ZESTAW ZADAŃ.
A) Kim według recenzji była kiedyś Beata Sadowska?
B) Zaktualizuj fragment recenzji, który zaczyna się od słów zawierających „Po raz kolejny”, a kończy na „faktycznie tak jest?”, zastępując w nim „prezenterką” przez „dziennikarką”.

TEKST DO PRZECZYTANIA.
* * *

Po raz kolejny spróbuję zmierzyć się z recenzją, chociaż pisanie ich zdecydowanie nie jest moją najmocniejszą stroną… 😉
Beatę Sadowską pamiętam jeszcze z czasów, kiedy była prezenterką muzycznej telewizji. Wzbudzała wtedy sympatię swoją “normalnością”, wydawała się być taką zwyczajną dziewczyną z sąsiedztwa. Dlatego do jej dzieła pt. “I jak tu nie biegać” byłam bardzo pozytywnie nastawiona, chociaż też obawiałam się czy autorka nie zmęczy mnie – czytelnika amatora – swoją wielką fascynacją bieganiem. Pomyślałam, że może książka została napisana wyłącznie pod wpływem potreningowych endorfin i jest przez to trochę oderwana od rzeczywistości… Czy faktycznie tak jest?

* * *

Wpisy ze zbioru danych
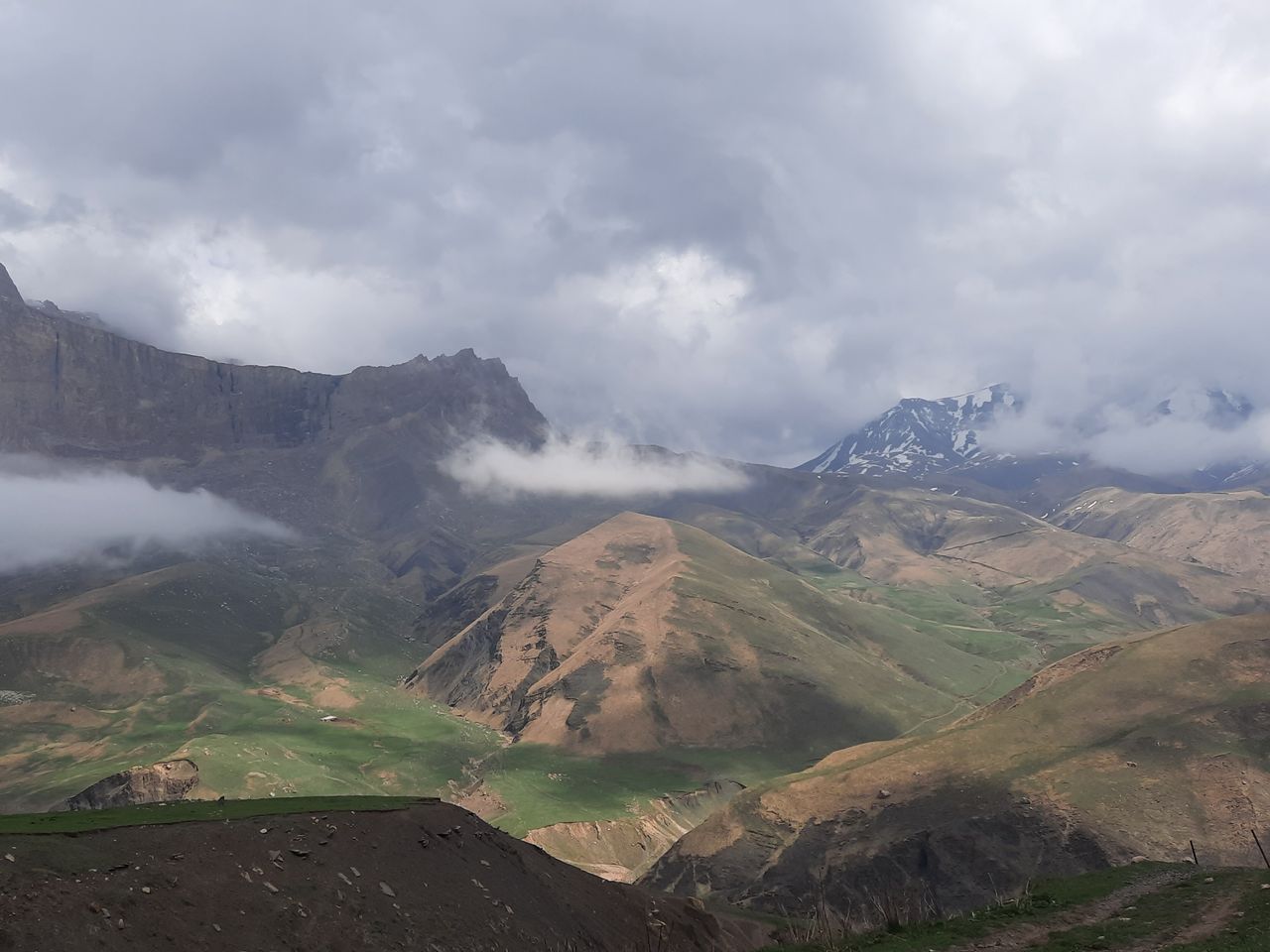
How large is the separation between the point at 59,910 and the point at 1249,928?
145 feet

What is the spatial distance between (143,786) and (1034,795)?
15052cm

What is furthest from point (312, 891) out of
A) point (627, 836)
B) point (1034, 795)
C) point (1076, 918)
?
point (627, 836)

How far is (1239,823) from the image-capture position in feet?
304

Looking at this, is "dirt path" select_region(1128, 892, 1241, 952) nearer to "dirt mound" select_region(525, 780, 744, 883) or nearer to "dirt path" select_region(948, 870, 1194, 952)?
"dirt path" select_region(948, 870, 1194, 952)

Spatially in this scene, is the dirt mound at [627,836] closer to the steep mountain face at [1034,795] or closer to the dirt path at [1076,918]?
the steep mountain face at [1034,795]

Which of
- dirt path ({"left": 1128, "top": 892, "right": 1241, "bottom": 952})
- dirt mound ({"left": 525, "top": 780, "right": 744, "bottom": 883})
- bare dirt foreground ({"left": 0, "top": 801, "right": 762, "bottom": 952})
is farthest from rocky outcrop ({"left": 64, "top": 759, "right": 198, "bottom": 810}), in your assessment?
dirt path ({"left": 1128, "top": 892, "right": 1241, "bottom": 952})

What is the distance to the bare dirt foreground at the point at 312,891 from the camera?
30.5 metres

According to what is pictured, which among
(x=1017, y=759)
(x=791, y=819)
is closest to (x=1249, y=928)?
(x=1017, y=759)

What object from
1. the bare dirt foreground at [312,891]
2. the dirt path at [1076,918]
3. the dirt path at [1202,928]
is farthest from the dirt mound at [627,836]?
the dirt path at [1202,928]

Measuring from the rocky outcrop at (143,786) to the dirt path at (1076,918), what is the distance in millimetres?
153585

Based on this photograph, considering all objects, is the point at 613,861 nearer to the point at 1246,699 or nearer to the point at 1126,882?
the point at 1246,699

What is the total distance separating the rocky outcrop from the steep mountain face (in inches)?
3605

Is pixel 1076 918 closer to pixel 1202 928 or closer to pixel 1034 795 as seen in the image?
pixel 1202 928

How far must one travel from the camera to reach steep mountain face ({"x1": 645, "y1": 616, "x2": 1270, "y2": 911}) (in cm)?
9719
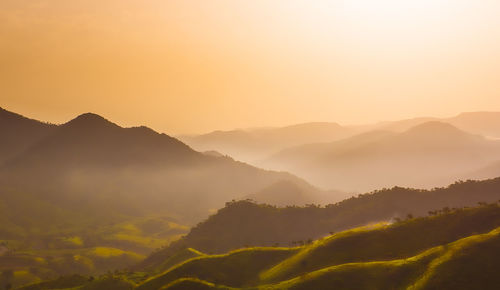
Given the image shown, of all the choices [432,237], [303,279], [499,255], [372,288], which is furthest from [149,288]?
[499,255]

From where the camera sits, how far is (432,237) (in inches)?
4857

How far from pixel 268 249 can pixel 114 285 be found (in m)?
55.5

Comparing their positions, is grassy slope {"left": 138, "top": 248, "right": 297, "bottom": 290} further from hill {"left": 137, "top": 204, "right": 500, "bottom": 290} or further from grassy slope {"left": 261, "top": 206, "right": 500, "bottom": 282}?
grassy slope {"left": 261, "top": 206, "right": 500, "bottom": 282}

* * *

ODPOWIEDZI DO ZADAŃ.
A) Prezenterką muzycznej telewizji.

B)
Po raz kolejny spróbuję zmierzyć się z recenzją, chociaż pisanie ich zdecydowanie nie jest moją najmocniejszą stroną… 😉
Beatę Sadowską pamiętam jeszcze z czasów, kiedy była dziennikarką muzycznej telewizji. Wzbudzała wtedy sympatię swoją “normalnością”, wydawała się być taką zwyczajną dziewczyną z sąsiedztwa. Dlatego do jej dzieła pt. “I jak tu nie biegać” byłam bardzo pozytywnie nastawiona, chociaż też obawiałam się czy autorka nie zmęczy mnie – czytelnika amatora – swoją wielką fascynacją bieganiem. Pomyślałam, że może książka została napisana wyłącznie pod wpływem potreningowych endorfin i jest przez to trochę oderwana od rzeczywistości… Czy faktycznie tak jest?